Ibnu Katsir (1300–1373 M)
Karya Tafsir Ibnu Katsir dan Al-Bidayah wa an-Nihayah (sejarah umat manusia) hingga kini masih jadi referensi utama di madrasah, pesantren, dan perguruan tinggi.
Buya Hamka (1908–1981 M)
Ulama dan sastrawan Nusantara. Menulis lebih dari 100 buku, dari novel populer Tenggelamnya Kapal Van der Wijck hingga Tafsir al-Azhar yang beliau tulis di penjara. Meski wafat lebih dari 40 tahun lalu, karya-karyanya terus dicetak ulang dan dibaca generasi baru.

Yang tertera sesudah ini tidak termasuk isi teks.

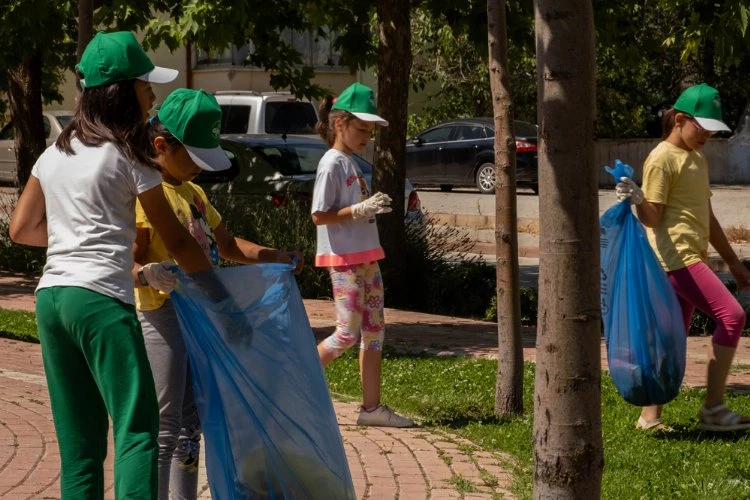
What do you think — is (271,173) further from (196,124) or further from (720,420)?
(196,124)

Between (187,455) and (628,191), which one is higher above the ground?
(628,191)

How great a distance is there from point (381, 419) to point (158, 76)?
3.03m

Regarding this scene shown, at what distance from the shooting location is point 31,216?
13.0 ft

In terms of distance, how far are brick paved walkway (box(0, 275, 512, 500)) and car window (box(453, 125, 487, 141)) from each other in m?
19.6

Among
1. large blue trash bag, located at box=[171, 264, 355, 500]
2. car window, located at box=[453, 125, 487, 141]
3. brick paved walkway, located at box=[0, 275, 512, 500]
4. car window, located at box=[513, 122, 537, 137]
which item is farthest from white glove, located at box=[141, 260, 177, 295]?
car window, located at box=[453, 125, 487, 141]

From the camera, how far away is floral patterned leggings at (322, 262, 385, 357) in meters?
6.38

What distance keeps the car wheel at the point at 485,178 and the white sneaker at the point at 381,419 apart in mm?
19547

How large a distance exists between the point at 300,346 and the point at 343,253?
6.78 feet

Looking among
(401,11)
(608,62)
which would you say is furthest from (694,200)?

KH. Bisri Musthofa (1915–1977 M)
Ulama Jawa yang menulis lebih dari 100 kitab. Karya monumentalnya Tafsir al-Ibriz (tafsir 30 juz dalam bahasa Jawa) masih digunakan hingga sekarang.
KH. Hasyim Asy’ari (1871–1947 M)
Pendiri Nahdlatul Ulama. Menulis kitab Adab al-‘Alim wa al-Muta‘allim yang mengajarkan etika ilmu. Walaupun sudah lebih dari 75 tahun wafat, karya beliau tetap dipelajari di pesantren.
Menulis di Era Digital
Hari ini, menulis jauh lebih mudah. Tidak perlu lagi menyalin dengan tinta dan kertas seadanya. Dengan gawai sederhana, siapa pun bisa menulis, menyimpan, dan menyebarkan karyanya. Satu artikel bisa dibaca ribuan orang hanya dalam hitungan jam.
Jika para ulama dulu sanggup menghasilkan karya besar dengan segala keterbatasannya, tentu kita lebih mampu di era digital ini. Tinggal kemauan yang harus kita kuatkan.
Penutup: Menulis sebagai Jejak Kehidupan
Bagi saya, menulis bukan sekadar cara untuk mengisi waktu, melainkan sebuah ikhtiar meninggalkan jejak. Kita tak pernah tahu sejauh mana sebuah tulisan akan berkelana, atau siapa saja yang akan membacanya. Namun satu hal pasti, tulisan sering kali mampu hidup lebih lama daripada penulisnya.
Lihatlah para ulama dan tokoh besar yang namanya tetap harum hingga kini: Imam Nawawi dengan karya-karyanya yang mendalam, Imam ath-Thabari dengan tafsir monumentalnya, Buya Hamka dengan deretan buku yang merentang dari tafsir hingga novel, atau KH. Bisri Musthofa dengan pesan-pesan keilmuannya. Mereka seakan hadir kembali setiap kali kita membuka lembar-lembar karyanya. Tinta yang mereka torehkan ternyata lebih abadi daripada suara lisan yang mudah hilang ditelan waktu.
Saya pun berharap, setiap goresan kata yang tertulis bisa menjadi amal jariyah—selama ia bermanfaat dan menginspirasi orang lain. Dan jika ada khilaf atau kesalahan, semoga tidak tercatat sebagai dosa, melainkan dimaklumi sebagai kealpaan manusiawi.